The final is where the interviewer has no interest in you as a human being, you have to tick the right boxes, and that's it.  I've had this twice recently, out of very many tests and interviews, one verbally and one via a written form.  Many years ago I graduated, and I walked as a new (one of the first in the UK actually) graduates with a pure software engineering degree... This essentially means I use a computer as a tool, to communicate, to process or gather information, whether I leverage that with C++, Python, Word or just as a paper weight makes no odds to me, so long as the task is done effectively, in a maintainable, secure and under-budget manner.  However, I walked into a room with five other people and was handed an A-Level maths paper... I sat there looking around the dingy room, looked at the paper's title and just got up and left.

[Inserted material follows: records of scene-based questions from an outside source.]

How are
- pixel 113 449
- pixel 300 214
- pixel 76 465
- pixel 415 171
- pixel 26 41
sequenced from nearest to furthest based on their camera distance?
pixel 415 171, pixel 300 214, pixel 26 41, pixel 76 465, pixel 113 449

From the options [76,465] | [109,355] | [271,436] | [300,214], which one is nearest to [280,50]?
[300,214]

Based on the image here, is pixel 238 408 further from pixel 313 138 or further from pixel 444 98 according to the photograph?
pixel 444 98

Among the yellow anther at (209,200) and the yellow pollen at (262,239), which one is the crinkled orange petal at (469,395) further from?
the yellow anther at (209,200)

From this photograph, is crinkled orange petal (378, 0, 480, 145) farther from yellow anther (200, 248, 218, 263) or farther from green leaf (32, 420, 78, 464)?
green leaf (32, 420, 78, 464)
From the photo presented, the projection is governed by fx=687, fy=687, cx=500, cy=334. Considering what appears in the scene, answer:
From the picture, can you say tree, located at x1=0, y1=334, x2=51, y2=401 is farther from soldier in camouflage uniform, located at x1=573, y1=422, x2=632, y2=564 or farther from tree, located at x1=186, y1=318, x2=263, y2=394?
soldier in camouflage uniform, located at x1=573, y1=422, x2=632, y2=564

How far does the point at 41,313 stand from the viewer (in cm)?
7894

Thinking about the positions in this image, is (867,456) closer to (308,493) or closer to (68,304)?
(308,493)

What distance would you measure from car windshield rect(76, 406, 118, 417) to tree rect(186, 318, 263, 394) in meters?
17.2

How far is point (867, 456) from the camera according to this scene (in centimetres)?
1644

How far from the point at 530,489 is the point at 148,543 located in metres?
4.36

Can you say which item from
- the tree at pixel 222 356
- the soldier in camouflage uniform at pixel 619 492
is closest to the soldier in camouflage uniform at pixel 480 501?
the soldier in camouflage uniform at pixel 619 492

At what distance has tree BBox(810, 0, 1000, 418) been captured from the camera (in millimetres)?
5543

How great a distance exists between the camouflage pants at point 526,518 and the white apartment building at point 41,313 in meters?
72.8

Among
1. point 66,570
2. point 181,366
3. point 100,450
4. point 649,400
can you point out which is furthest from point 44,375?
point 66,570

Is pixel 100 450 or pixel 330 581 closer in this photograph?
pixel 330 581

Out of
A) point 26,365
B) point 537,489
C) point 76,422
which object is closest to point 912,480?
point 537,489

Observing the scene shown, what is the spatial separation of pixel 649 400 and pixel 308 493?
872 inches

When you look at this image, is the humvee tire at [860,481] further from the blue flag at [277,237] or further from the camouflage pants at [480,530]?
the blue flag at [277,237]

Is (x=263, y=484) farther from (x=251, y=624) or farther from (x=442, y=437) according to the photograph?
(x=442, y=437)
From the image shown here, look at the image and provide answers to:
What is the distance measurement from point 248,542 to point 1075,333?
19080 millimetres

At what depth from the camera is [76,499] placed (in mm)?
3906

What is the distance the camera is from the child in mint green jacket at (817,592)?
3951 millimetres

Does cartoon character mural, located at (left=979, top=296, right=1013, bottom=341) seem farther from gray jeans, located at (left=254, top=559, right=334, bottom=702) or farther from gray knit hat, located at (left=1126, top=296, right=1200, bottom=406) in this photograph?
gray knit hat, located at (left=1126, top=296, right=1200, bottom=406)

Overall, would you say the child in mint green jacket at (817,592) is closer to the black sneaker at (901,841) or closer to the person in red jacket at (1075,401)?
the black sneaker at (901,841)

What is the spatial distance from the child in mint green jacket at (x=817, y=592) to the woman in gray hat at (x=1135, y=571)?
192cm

This final situation is perhaps the hardest to explain, unless you've been there, you are you, you are a value you are an idea, you are a font of experience and the culmination of your life to date, you are not completing an A-Level maths paper, you are not writing a bit of data processing, you are certainly not some online multi-choice quiz.

But doing these menial tasks proves to someone that you know what you're doing... Apparently?  In the latter case it's almost as though the online quizzed expect you not to just google an answer... I myself would much rather just state "don't know"... but above that I'd rather NOT perform such odd tasks.

If I were to hire staff today, I'd sit down and talk to them, the CV is the main filter, do they have any skills I desire?  Do they have any insight or experience which is of use?  Talk to them.

Then, once I'm happy at the personal level I'd not ask them to perform some monkey tricks, I'd just hand them production code, or a snippet there of... "Comment on this", openly, freely.... The spelling, the layout, the coding approach, any bugs, any suggestions.  But I would not do this without knowing who they are, and never without myself being there, being a personal touch.

I don't know, maybe it's the vogue of today, maybe it's a never ending spiral, but it appears to me that slowly we are divorcing ourselves from one another, online.  This maybe something important to note, the most successful online communities, or sites, involve interacting with one another, take facebook or snapchat as examples, you don't get in there at the ground floor by asking impersonal questions in a static box.  You get the young, the scared, the ones willing to please answering those questions.  The rebels, the technologists like me, we tear up the rule book, we're here to innovate, not tell you where a non-mutable variable is attemptedly being assigned to in a subroutine to make you feel better.